Bref, la simple lecture de la Charte en montre toutes les limites et les excès possibles. Et ce n’est pas l’observation de la pratique qui risque de redonner de la légitimité au système…
Des règles constamment détournées et dénaturées dans la pratique
Revenons à ce stade à la question de la représentation de la Chine. Au début de l’ouvrage, on apprend que le délégué du Lesotho, qui avait préalablement été soudoyé par les Etats-Unis pour voter dans le sens qui s’imposait, périt dans un mystérieux incendie. Cette péripétie mène les services secrets américains à craindre un retournement de vote du Lesotho, et à sa suite de celui d’autres Etats sur lesquels ils peuvent théoriquement compter. Le dialogue suivant permet de le comprendre :
- « … le State Department a en main la vingtaine de voix qui nous assurent une majorité. Le Lesotho en fait partie. Imaginez que des gens mal intentionnés s’arrangent par différents moyens, y compris le fric, pour retourner le vote de ces gens-là. Le State Department aurait bonne mine. Ce vote, c’est leur cauchemar annuel […] ;
- Je vois, fit Malko qui commençait à s’amuser. Vous avez l’impression qu’on est en train de vous prendre à votre jeu. D’influencer les votes en sens inverse ;
- Al Katz frappa du plat de la main contre le bureau : ‘vous voyez une autre raison de donner des dizaines de milliers de dollars à un bougnoule pareil !’ » (pp. 19-20).

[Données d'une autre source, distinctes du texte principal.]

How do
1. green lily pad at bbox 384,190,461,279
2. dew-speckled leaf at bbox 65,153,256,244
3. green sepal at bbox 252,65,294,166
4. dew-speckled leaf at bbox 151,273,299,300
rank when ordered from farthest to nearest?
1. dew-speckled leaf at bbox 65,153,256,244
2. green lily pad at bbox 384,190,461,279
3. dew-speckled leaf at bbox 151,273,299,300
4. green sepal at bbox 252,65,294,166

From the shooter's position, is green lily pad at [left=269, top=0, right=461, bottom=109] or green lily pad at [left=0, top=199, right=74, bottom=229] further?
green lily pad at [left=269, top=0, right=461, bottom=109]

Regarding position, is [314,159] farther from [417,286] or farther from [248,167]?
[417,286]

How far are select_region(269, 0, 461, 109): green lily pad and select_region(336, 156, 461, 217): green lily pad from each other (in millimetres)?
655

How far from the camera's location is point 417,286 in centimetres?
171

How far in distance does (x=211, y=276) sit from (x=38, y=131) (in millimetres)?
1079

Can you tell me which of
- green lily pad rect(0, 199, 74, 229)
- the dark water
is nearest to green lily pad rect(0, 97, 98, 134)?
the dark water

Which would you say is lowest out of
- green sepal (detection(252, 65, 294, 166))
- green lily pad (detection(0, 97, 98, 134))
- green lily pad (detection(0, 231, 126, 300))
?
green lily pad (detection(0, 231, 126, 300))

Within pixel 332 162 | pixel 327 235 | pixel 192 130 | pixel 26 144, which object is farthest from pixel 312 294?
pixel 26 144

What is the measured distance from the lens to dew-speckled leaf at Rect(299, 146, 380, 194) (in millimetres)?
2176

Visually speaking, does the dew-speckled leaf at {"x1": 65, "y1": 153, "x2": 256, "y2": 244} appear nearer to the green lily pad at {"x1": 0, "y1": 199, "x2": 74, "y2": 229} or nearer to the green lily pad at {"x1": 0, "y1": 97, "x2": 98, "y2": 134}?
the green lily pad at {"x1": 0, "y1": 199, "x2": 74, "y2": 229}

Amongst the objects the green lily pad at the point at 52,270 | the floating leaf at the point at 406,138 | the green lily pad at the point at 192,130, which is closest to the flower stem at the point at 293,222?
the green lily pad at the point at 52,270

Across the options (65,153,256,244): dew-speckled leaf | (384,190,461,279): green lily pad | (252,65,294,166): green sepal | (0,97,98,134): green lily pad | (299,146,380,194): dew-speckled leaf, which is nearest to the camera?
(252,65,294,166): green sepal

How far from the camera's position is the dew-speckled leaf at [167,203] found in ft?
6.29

Au fil de l’enquête promptement menée par Malko, on apprend que le Japon est favorable au renversement de la majorité. Une position dictée non par de quelconques critères juridiques ou éthiques, mais pas les intérêts économiques: si la Chine entre à l’ONU, les restrictions commerciales tomberont immanquablement à court terme, et les entreprises japonaises pourront librement écouler leurs produits dans cet immense marché (pp. 54-55). Tokyo a donc engagé le colonel Tanaka, qui tentera d’accomplir sa mission « avec toute la ténacité de sa race » (p. 206). Concrètement, le colonel nippon utilisera tantôt la carotte (argent, services sexuels, …), tantôt le bâton (menaces, voies de fait, voire assassinat) (p. 57). Dans ce contexte, et au vu des règles absurdes qui gouvernement la vie de l’organisation, Malko n’aura guère le choix, et devra recourir essentiellement aux mêmes méthodes, ce qui lui permettra de mener à bien sa mission :
« La résolution était repoussée par 56 voix contre 48, n’atteignant pas la majorité des deux tiers requise. Six pays avaient voté d’une façon ‘inexplicable’ et il y avait eu 21 abstentions, 8 de plus que l’année précédente » (p. 254).
Son Altesse sérénissime aura ainsi successivement recouru à :
- l’argent : « Il fallait évidemment des raisons hautement humanitaires, comme un énorme paquet de dollars, pour toucher la conscience d’un ambassadeur extraordinaire et plénipotentiaire » (p. 25) ;
- la violence :« Nerveusement, il joua avec son lacet au fond de sa poche. Il n’aimait pas voir torturer une femme mais savait que c’était le seul moyen. Par les voies légales on n’obtiendrait rien » (p. 105) ;
- le sexe : « Lorsqu’il aperçut Gail, le Ministre faillit grimper le long des rideaux. Elle s’assit gracieusement, et sa robe découvrit une bonne moitié de son ventre. Elle tendit la main au diplomate : ‘Je suis heureuse de faire votre connaissance. J’adore l’Afrique’. Le Maldive ne releva même pas, hypnotisé par les cuisses interminables. Dire qu’il avait un éloge funèbre à prononcer dans une heure […]. Ca promettait. Avec une douzaine de son espèce, on pouvait espérer une majorité à rendre jaloux le Soviet suprême. Dans le style 99,99%. Evidemment, cela risquait de coûter cher, mais il fallait bien que l’argent du Peace Corps serve à autre chose qu’à construire des latrines dans les pays sous-développés » (pp. 140-141).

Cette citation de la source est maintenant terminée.